One future application of artificial intelligence may involve predicting which web content most people will find interesting.

On Wednesday, Tad Hogg, a research fellow at the Institute for Molecular Manufacturing, presented his research about crowdsourcing as a means of identifying appealing content on the internet. The talk was part of the Association for the Advancement of Artificial Intelligence Conference on Human Computation and Crowdsourcing, held at the AT&T Center from Oct. 31 to Nov. 3. 

“We all have experience looking at lists of things on the internet,” Hogg said. “Often, there’s way too many items to show all of them, and you wouldn’t have the time or interest to go through them. Our goal is to figure out which one to show to users.”

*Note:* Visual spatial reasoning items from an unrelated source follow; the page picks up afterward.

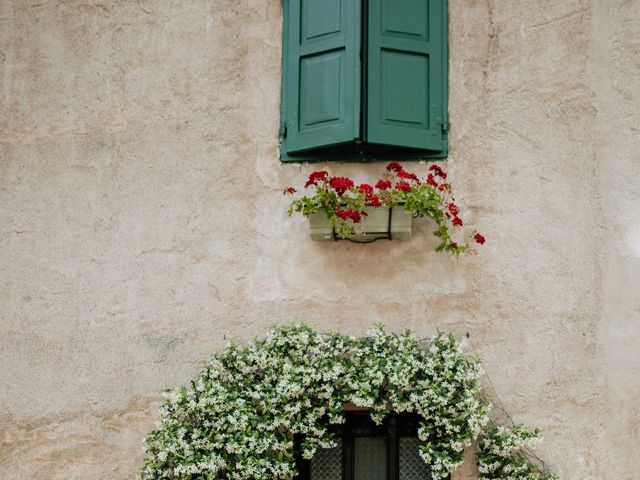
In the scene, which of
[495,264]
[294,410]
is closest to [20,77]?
[294,410]

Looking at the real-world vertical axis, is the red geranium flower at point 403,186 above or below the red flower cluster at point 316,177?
below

According to Hogg, the idea is to create an accurate representation of the quality of the content by combining ratings from users. However, he said two aspects of user involvement make this task difficult: the varying levels of attention users dedicate to websites and peer influence. Hogg said peer influence occurs on websites that show votes or comments. This public feedback can influence how other users perceive the same content.

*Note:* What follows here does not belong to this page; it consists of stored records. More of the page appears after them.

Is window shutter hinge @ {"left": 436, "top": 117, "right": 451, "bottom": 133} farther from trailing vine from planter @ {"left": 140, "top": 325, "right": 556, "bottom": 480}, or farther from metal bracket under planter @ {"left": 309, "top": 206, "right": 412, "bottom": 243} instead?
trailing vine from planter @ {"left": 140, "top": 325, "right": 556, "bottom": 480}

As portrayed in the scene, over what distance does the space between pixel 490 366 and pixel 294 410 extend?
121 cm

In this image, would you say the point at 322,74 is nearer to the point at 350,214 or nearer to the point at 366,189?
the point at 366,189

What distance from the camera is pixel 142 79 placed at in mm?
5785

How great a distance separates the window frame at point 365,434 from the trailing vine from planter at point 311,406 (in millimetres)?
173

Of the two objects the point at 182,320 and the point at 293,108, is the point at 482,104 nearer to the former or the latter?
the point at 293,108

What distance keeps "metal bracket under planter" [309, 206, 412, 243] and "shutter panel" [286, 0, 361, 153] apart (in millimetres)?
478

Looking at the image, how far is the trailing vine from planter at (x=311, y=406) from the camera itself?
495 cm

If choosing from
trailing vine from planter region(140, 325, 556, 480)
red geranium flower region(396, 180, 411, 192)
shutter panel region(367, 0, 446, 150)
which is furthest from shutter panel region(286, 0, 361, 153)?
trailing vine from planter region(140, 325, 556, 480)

“One of the main problems is deciding which ratings to use when it’s about something subjective like this,” Hogg said. “There are people that just look at the title and a short description before voting, and then there are people who look at the detail content. So whose ratings do you use? Everyone’s or just the informed users’?”

To answer that question, Hogg conducted a two-part experiment. First, he created a website with 100 science stories and asked 3000 users to “like” the content they found interesting. Each story had a title and a short description, as well as an optional URL that allowed the user to read more. Hogg then used that data to determine the most popular stories.

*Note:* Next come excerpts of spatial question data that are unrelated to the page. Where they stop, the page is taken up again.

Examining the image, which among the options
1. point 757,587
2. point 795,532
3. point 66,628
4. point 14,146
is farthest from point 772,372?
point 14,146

In the next part of the experiment, Hogg tried to determine which group was best at predicting the most popular stories: a large group of users or a group of only “informed users,” those who clicked the link to read more. As each of these groups rated the stories, Hogg used an artificial intelligence program to predict which stories would be rated as the most popular by each group. He then compared these predictions to the original measurements from the first part of the experiment.

“The informed users converged to the actual quality, but it takes a long time because there are so few of them,” Hogg said.

According to Hogg, focusing on the informed users’ votes would best predict the highest-rated stories, as long as there was a large number of them. Including the uninformed users generates results faster but less accurately. 

During the second part of the experiment, there were 10 percent less URL clicks than votes, meaning people “liked” a story without reading the entire article, Hogg said. Therefore, the “uninformed” readers produced the vast majority of votes. Hogg said these results show that the average user does not devote much effort to these types of content-rating sites, such as Facebook or Reddit. 

In the future, Hogg said he hopes to generalize his work and study real user behavior on existing websites rather than experimental behavior.

Adam Kalai, a member of Microsoft Research who works on crowdsourcing, attended the event.

“[The presentation] was very interesting and very high quality,” Kalai said. “I learned a lot about the latest and greatest techniques. And it did a good job of showing both sides — the limitations as well as the benefits. I thought it was excellent.”